I'm a little bit country,
And I'm a little bit rock 'n roll...
You don’t have to know the song to get an idea of what I’m getting at with the GMC Sierra AT4. It’s for those pickup owners who want off-road capability, as well as a daily driver you can take out for a night on the town.
It also happens to be General Motor’s (GM) best pickup in quite a long time.
GM updated the GMC Sierra and and its twin, the Chevrolet Silverado, for the 2019 model year. There are some carry-over engines, but both pickups are pretty much all-new — bigger proportions, bolder styling, and hundreds of pounds lighter depending on the model.
Among the various trims offered, the one that caught my eye was the Sierra AT4. Think of it as more Ram 1500 Rebel (FCAU) in terms of capability, not Ford Raptor (F). What I mean by this is you’re not going to be taking this truck on the Dakar Rally, but you will have some fun on trails and mud ruts.
Like I said earlier, it’s for those who want an everyday driver with weekend offloading — and a GM warranty to boot. Here’s what you get in the AT4 as part of this standard package:
2-inch lift kit
Rancho monotube dampers
Electronic locking rear differential
Hill descent control
Red tow hooks
Other options include a performance air intake, “cat-back” exhaust, and 20-inch wheels with uprated tires. Our tester had these options among other packages like the Premium Package and Technology Package that pushed the AT4 from a base price of $53,200, to a pretty substantial $65,475. Yup — you do not want this to be your work truck.
Among some interesting features on the Sierra is the available “model exclusive,” as their calling it, six-position tailgate called MultiPro. It opens in various stages, allows you to carry objects that are longer than the bed, and makes it easier to access the bed. Cool stuff.
Other features include dynamic fuel management for the engine, which shuts off cylinders when not needed, and a rearview “mirror” that’s actually being fed the image from a rear camera. Although odd at first I found the wide field of view and unobstructed video view quite helpful.
Our AT4 was optioned up with GMC’s 6.2-liter V8 — pumping out 420hp and 460 lb-ft via a 10-speed transmission. Even for a big truck, this engine felt powerful at pretty much all times. It's torquey, has great throttle response, and the 10-speed auto shifts smoothly. With that setup, your getting 16/20/17 (city/highway/comb) fuel economy. Not great but it’s to be expected.
During our test we took the AT4 up to Woodstock, NY. Despite riding on big tires and off-road suspension, the truck felt planted, with only a slight bit of traction loss to the rear wheels if you mashed the accelerator too hard. Other than that, the engine just powered this big rig through numerous highway miles and backroad curves.

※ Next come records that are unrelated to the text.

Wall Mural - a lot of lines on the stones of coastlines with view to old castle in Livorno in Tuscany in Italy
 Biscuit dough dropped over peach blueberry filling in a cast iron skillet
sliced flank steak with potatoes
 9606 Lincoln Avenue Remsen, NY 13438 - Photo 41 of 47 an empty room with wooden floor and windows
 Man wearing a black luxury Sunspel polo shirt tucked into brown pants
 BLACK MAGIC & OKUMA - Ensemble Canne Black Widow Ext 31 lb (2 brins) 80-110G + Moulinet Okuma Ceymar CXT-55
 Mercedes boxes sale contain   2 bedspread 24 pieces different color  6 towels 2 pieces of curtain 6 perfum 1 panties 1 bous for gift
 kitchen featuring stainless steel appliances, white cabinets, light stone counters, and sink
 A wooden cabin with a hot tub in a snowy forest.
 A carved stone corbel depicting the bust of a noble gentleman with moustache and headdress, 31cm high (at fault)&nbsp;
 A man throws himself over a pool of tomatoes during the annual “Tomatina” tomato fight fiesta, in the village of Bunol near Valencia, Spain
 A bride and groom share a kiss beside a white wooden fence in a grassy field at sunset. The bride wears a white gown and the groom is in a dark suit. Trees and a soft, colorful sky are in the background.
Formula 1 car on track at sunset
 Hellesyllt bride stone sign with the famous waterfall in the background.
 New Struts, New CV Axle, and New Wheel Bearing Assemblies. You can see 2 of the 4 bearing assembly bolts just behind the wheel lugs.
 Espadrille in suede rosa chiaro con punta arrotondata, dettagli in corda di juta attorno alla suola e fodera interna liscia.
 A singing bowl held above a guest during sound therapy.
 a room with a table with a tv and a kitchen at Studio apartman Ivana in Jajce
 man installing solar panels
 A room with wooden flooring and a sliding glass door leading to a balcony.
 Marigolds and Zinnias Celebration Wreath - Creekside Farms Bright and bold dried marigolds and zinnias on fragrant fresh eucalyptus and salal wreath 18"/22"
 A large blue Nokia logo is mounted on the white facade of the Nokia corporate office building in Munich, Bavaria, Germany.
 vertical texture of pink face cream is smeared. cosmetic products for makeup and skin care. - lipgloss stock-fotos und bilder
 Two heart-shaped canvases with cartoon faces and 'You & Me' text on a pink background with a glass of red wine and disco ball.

We hit some inclement weather up in the Catskills region, including some snow that was a surprise in the late spring. But it was no problem for the AT4 — slipping into 4x4 mode, the truck felt planted and didn’t feel too squirrely on slushy roads. It was great having the peace of mind of being in the AT4 when the weather, and the sledding, got tough.
We didn’t have the opportunity to actually take the AT4 off-road, though I imagine with its oodles of torque, lift kit, and Rancho shocks it would be just fine for most rough terrain.
Things to work on
Now to some of the bad parts. The interior, though upgraded with two-tone leather and Sierra’s slightly differentiated electronic instrument cluster, is still not as nice as the competition. The touchscreen is small compared to peers, the switchgear is a little plasticky, and the leather padding on the dash looks a little thin. Compare that to the F-150 and creature comfort leader Ram 1500, and the GM pickups are still lacking.
Nor did the AT4 include adaptive cruise control, even as an option, which is a feature that’s a must-have if you’re going to be doing some long-rage driving. GMC says adaptive cruise control will be available in mid-2019 at the earliest.
Those negatives aside, GM has a really compelling pickup here with the GMC Sierra in AT4 trim. If I was to buy a GM pickup it would be this one — a nice combination of rugged looks and off-road capabilities packaged in a very modern looking truck. We haven’t driven the new Ram 1500 Rebel yet, but I have to imagine they would be comparable. The question is: Can GM peel off enough Ram and Ford buyers to give the AT4 a chance?